First, I must comment on something of which I am all too aware: I picked a really bad time to become a teacher. Imagine—for all of you young, inspiring, future teachers reading this—growing up in a time when computer s were, in existence, yes, but huge and scary and almost something from science fiction books. Now imagine starting teaching career years later and trying to play catch up. I mean it is not that I have no aptitude for today’s technological wave. I am carried along the artery of perpetual advancement into the future with the rest of you. My only disadvantage is having come from one very different era and ending up in this cyber-techno world; your advantage is that you do not know the comparison between the two eras.
Herrington’s and Moran’s tour, through the blindingly fast “evolution” of our writing systems, has forced upon us--however reluctantly for many older folks —the need for a newer pedagogy. I mean, imagine how educators used one system for long periods of time. Now it seems the beginning of a perpetual need for a changing pedagogy at a rapid rate and smaller intervals of time between newer systems. This, my friend, is the negative to all of the presupposed virtues of the great wizard, the great “Apollonius” of our time, technology (Keats). And this, this, would prove the division between the relic teachers of print composition and the windfall of technology.

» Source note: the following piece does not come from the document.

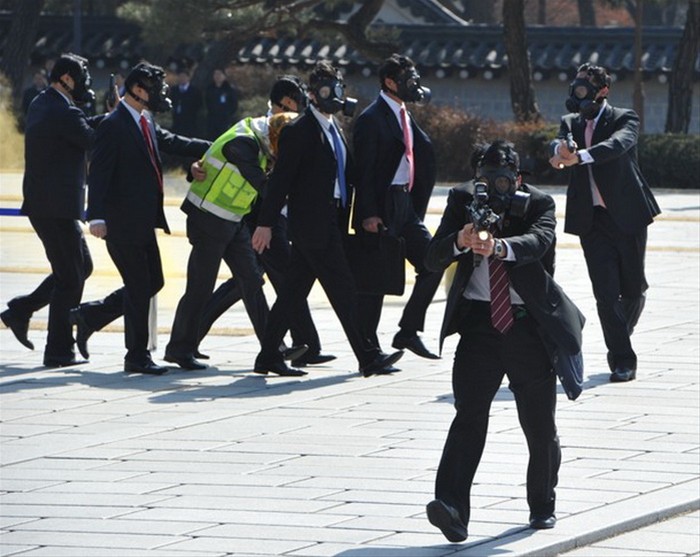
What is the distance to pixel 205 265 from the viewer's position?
10.7m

We are fortunate, though, to witness writing in a multi-dimensional way. What tools we have with classroom equipped with computer labs, networking ideas across the once seemingly unbridgeable chasms of distance, culture, time. Everything is at the writers fingers. But do the basics of composition even have a place today? I am alleging that they should. Are we witnessing “better” or more capable writers today, even with all of the tools out there?

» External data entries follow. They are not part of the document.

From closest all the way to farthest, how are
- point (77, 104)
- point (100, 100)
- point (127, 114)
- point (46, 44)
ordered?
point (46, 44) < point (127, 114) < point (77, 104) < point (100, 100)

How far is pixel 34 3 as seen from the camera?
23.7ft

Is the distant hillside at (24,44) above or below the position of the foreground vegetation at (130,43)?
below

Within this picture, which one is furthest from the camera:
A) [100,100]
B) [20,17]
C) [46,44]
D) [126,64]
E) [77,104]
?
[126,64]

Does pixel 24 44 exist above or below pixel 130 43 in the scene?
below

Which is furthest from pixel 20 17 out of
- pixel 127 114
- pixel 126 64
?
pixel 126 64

For all you perspective teachers, consider Vitgotsky’s “cultural tools”. I think we can consider the technology we are using and beginning to use in writing education as some of these tools. The question as to whether or not these “tools” have a place in a child’s cognitive development or not does not so much concern my thinking on this subject as does how much of these tools should make up the greater portion of a child’s cognitive development. Well, like it or not—as far as you “older” educators are concerned—these tools have a definite place.
The social aspect of writing, the seemingly limitless meaning of expressing meaning—as with the hyperlink access of students which the chapter describes, most certainly leaves little room for lack of imagination for the student writer. Or does it?